“That’s because it comes from the Sky Lands—the Drake’s home world,” I told him. “It’s an extremely rare species called a chimeling. And that one belongs to someone else—it’s another student’s pet.”
“Pet?” Mr. Barron frowned. “We don’t allow pets at Nocturne Academy.”
“It’s another student’s familiar, is what Emma meant to say,” Bran said quickly.
“Oh, well…that’s different.” Mr. Barron nodded. Some of the Sisters were known to keep a cat or a bat or a rat or sometimes even a black snake as a familiar. It was allowed as long as the companion animal stayed in their dorm and didn’t bother anyone on campus.
“This nasty little Norm is lying,” Morganna declared, crossing her arms under her full breasts and pushing them up for the best effect. “I found this little animal out in the common area and caught it fair and square—it belongs to me.”
“Even if Emma was lying—which she isn’t,” Bran said quietly. “Would that make it all right for you to catch a living creature and pin it in your hair as an ornament until it starves to death?”

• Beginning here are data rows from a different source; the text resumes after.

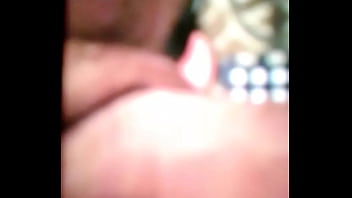 Lenas desire for juan after chatting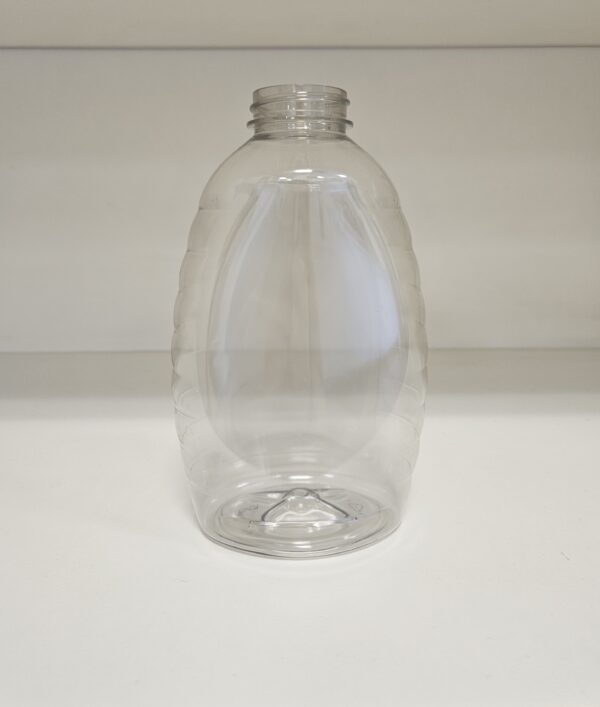 32oz Classic T/D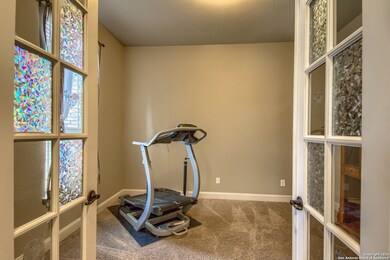 25610 Wentink Ave, San Antonio, TX 78261 - photo 6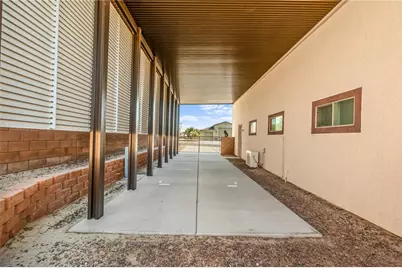 2529 E Nez Perce Road, Fort Mohave, AZ 86426 - Photo 17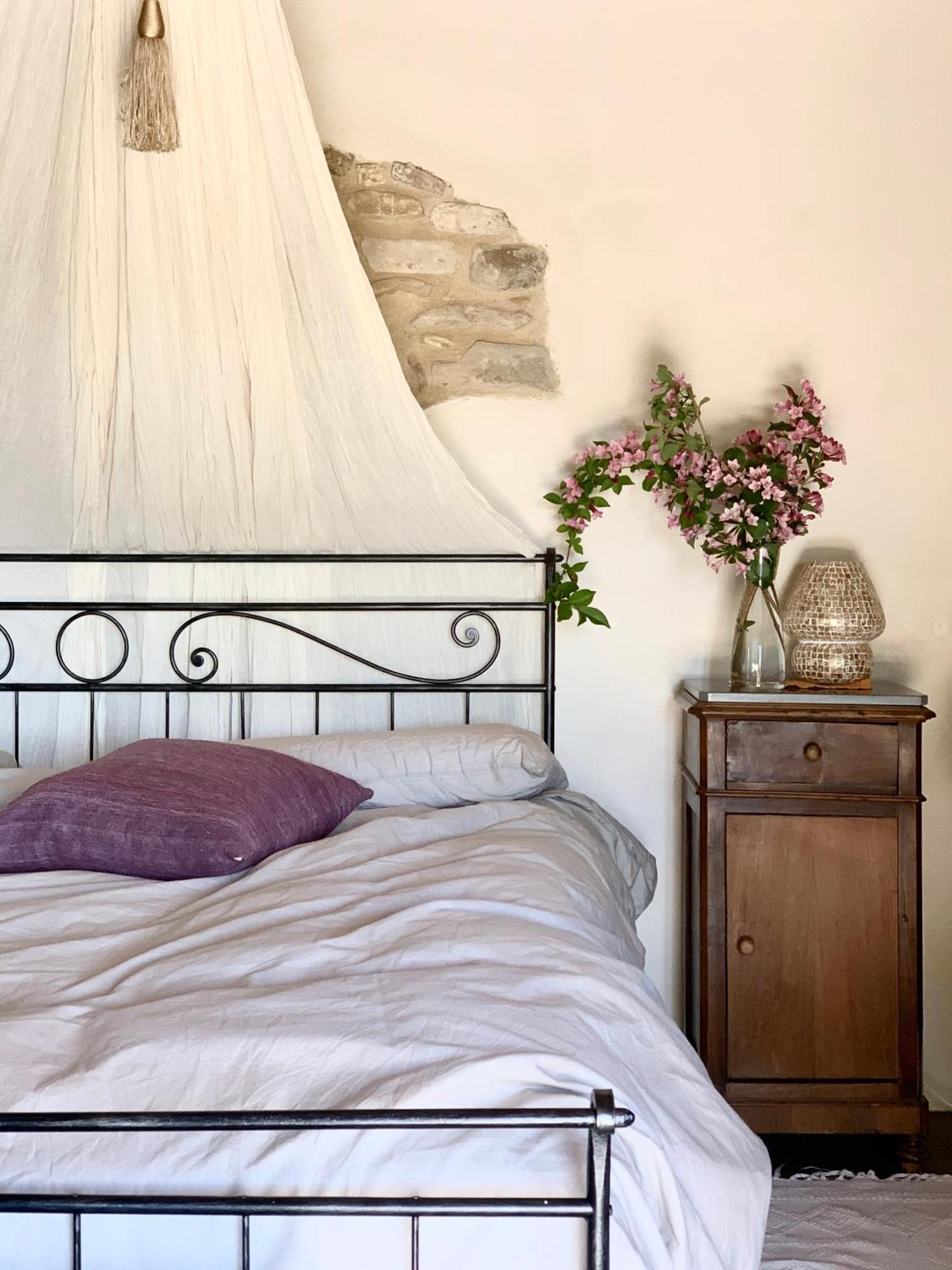 Relais B&B Betty Bike Sasso Feltrio Екстер'єр фото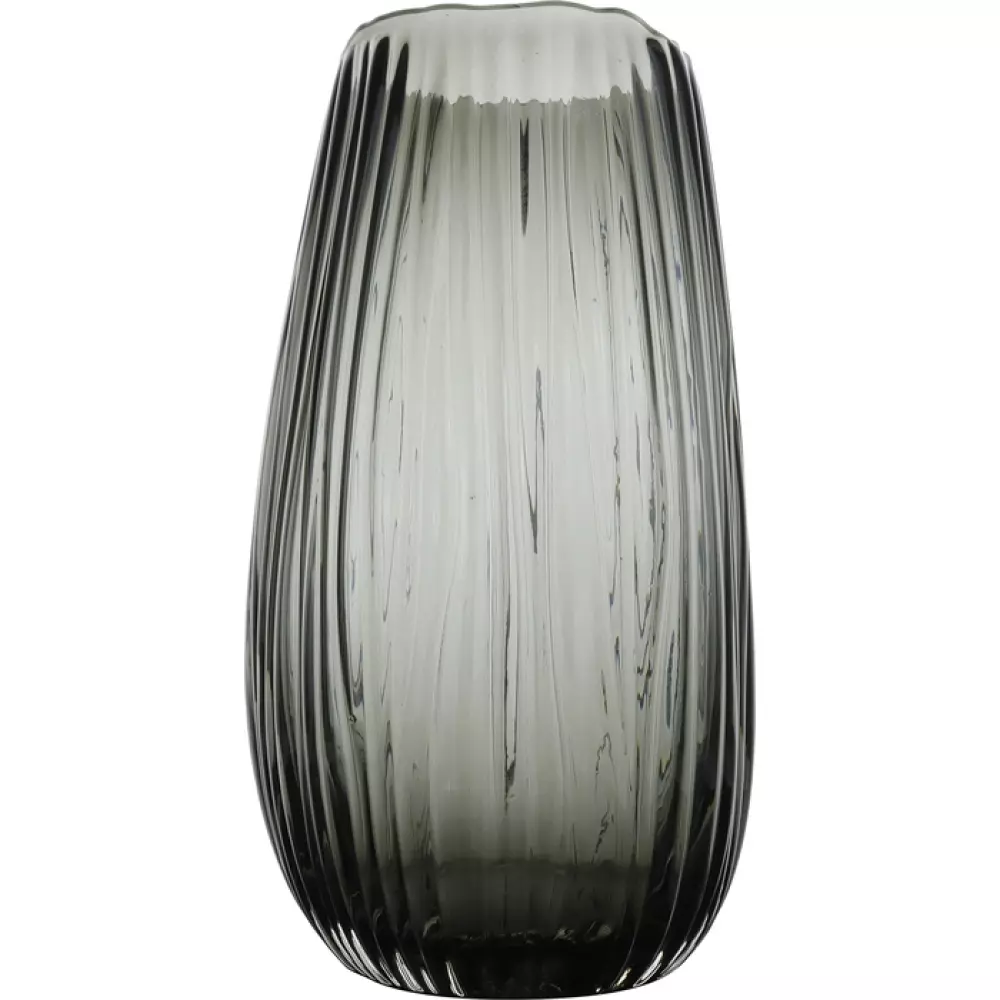 Eikre Vase H28,5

“Is that what all you girls have been doing?” Mr. Barron demanded, glaring at the assembled Fae girls in the classroom, all of whom had live butterflies trembling in their hair. “I assumed those were all some kind of fancy new robot-type hair doo-hickies,” he added.
“Think where you are, Sir,” Bran murmured. “Magic is a more likely explanation than science at Nocturne Academy.”
“Yes, I guess it is,” Mr. Barron said, frowning. “So those are all alive?” he asked again.
“So what if they are?” Morganna demanded, shoving her breasts out even further. “We aren’t breaking any school rules by wearing them. We just like to look pretty, that’s all,” she added with a flirtatious wink at the Biology teacher.
Thankfully, Mr. Barron was immune to her not inconsiderable charms.
“You might not be breaking the rules now but you will be soon,” he declared. “I’m going to talk to Headmistress Nightworthy and have her put a stop to this immediately. We’re here in this classroom to study life—not kill it, girls,” he went on, glaring at them. “Now everybody who has a living hair ornament let them go—right now. I mean it!”
There were sullen murmurs and dark looks from all the Fae girls but they had no choice. One by one they unpinned the slowly flapping butterflies from their hair and I heard them whispering some kind of spell or incantation in a language I didn’t understand. It sounded vaguely Celtic. Whatever they were saying, it had an immediate effect.
Suddenly the air was full of brightly colored butterflies, flapping wildly as they reveled in their freedom.
“You—open a window—let them out.” Mr. Barron gestured to one of the other students who hastened to comply. The butterflies seemed drawn to the fresh air and sunshine pouring in because they started flapping towards the open window almost at once.
And with them, went Spike.
Or he tried to, anyway. But as the little chimeling was finally released from the magic and rose into the air, letting out loud, joyful chimes of freedom as his rainbow wings flapped rapidly, Morganna shot out a hand and grabbed him out of the air.
I gave a strangled cry as I saw her eyes narrow and her long, elegant fingers tighten on the tiny creature. Spike gave a last chiming cry and then was silent.
Morganna opened her hand and let him drop, his crumpled wings not even stirring to try and keep himself from falling.
Somehow, I managed to catch the small, mangled body in my own cupped hands before he hit the floor. Already tears of sorrow and rage were rising in my eyes.
“What…why?” was all I could manage.
“Because.” Morganna’s eyes flashed spitefully. “If I can’t have him, no one can!”
Then she turned her back pointedly and began talking to Elian Darkwing as though nothing had happened.
8
Spike was dead—or almost dead. The tiny body trembled in my hand but it was clear that Morganna’s rough treatment had been more than his fragile frame could handle.
I could barely see him through the haze of tears in my eyes. Of course the little chimeling didn’t belong to me, but it still tore at my heart to see him suffering. I couldn’t bear to imagine what Jalli would say when I had to give his little broken body to her and explain what had happened.
It was such an awful, brutal end to such a vibrant little life.
“Emma? Hey, Emma, come over here—all right?” I felt Bran’s comforting arm around my shoulders and then he was leading me to our lab table near the back of the room.
“He’s d-dead,” I whispered, my tears raining down unashamedly on the crumpled rainbow wings. I couldn’t see for weeping, I was so upset. “That bitch k-k-killed him!”
“Maybe not,” Bran remarked. “Look.”
I had no idea what he was talking about but I forced myself to try and focus. To my surprise, when I blinked to clear my tear-fogged eyes, I saw that Spike’s wings didn’t look quite so crumpled and broken as they had before. They were dewed all over with my teardrops but they seemed to somehow be healing.